RandomTalks here with a review!

We are still taking a brake then. This chapter was actually relatively slower and calmer than your previous chapters. It is not bad as it allows us to get a deeper feel of the story, it is just a little different as I am used to cliffhangers and surprise meetings from you.

I liked how you described their work in detail. It must have some significance for you to go into such elaboration. Still it flowed naturally and did not feel tedious at all. Learning about their work gives us a deeper understanding about their lives which I think is really important, especially because this is set in a dystopian world where we don't have much to rely on except our imagination. I was a little curios about Daisy not minding the heat as she was the one who made that comment about the place melting them to the bones. And of course the ending, where we realize how closely the aliens monitor these people. I do not think they supplied those tools because of the human's discomfort though. I think they just want the work done and are willing to speed up the process by providing them with some actual stuff. I was a little curios about how they supplied those tools in the middle of the night though. Makes me wonder if any of the humans have actually ever seen the aliens.

### Dataset entries:
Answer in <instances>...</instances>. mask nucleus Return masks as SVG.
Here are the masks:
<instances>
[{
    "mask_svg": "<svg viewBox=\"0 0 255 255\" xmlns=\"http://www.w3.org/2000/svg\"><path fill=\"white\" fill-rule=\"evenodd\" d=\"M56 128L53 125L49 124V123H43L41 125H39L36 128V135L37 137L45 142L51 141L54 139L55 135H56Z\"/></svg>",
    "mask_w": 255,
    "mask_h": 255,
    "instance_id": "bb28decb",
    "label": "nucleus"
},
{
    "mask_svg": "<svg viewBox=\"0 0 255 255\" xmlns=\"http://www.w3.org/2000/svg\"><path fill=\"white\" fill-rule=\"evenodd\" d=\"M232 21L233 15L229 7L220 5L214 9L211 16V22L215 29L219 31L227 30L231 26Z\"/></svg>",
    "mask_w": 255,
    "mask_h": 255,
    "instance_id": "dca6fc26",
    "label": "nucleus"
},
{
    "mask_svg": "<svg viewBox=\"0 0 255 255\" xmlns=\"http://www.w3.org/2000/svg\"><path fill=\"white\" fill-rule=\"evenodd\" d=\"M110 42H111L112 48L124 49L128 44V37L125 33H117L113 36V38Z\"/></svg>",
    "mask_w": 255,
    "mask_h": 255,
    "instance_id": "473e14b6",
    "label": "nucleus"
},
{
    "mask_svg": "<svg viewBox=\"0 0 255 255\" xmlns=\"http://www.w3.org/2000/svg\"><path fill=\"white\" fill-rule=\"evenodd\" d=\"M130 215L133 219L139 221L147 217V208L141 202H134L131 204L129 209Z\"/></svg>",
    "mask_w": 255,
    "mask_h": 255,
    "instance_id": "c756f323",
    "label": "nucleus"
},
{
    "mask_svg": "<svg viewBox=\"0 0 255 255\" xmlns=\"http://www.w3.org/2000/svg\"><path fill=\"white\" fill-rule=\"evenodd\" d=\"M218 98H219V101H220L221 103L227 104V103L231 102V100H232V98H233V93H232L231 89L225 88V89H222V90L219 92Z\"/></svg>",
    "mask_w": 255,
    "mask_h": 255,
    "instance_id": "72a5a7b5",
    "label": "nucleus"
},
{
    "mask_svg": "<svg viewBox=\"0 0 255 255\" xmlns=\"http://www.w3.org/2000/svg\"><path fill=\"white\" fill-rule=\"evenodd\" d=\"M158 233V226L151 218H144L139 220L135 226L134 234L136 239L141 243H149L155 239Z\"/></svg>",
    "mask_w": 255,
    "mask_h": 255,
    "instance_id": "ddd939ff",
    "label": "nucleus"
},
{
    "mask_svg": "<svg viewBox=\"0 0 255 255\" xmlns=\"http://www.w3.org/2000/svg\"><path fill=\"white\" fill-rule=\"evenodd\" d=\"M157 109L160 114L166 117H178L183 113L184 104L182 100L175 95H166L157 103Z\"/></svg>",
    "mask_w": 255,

### Task instructions:
Quote the review word for word, starting at "RandomTalks here with" and ending at "meetings from you.". Rely on the review alone, not on the material.

### Solution to the problem:
RandomTalks here with a review!

We are still taking a brake then. This chapter was actually relatively slower and calmer than your previous chapters. It is not bad as it allows us to get a deeper feel of the story, it is just a little different as I am used to cliffhangers and surprise meetings from you.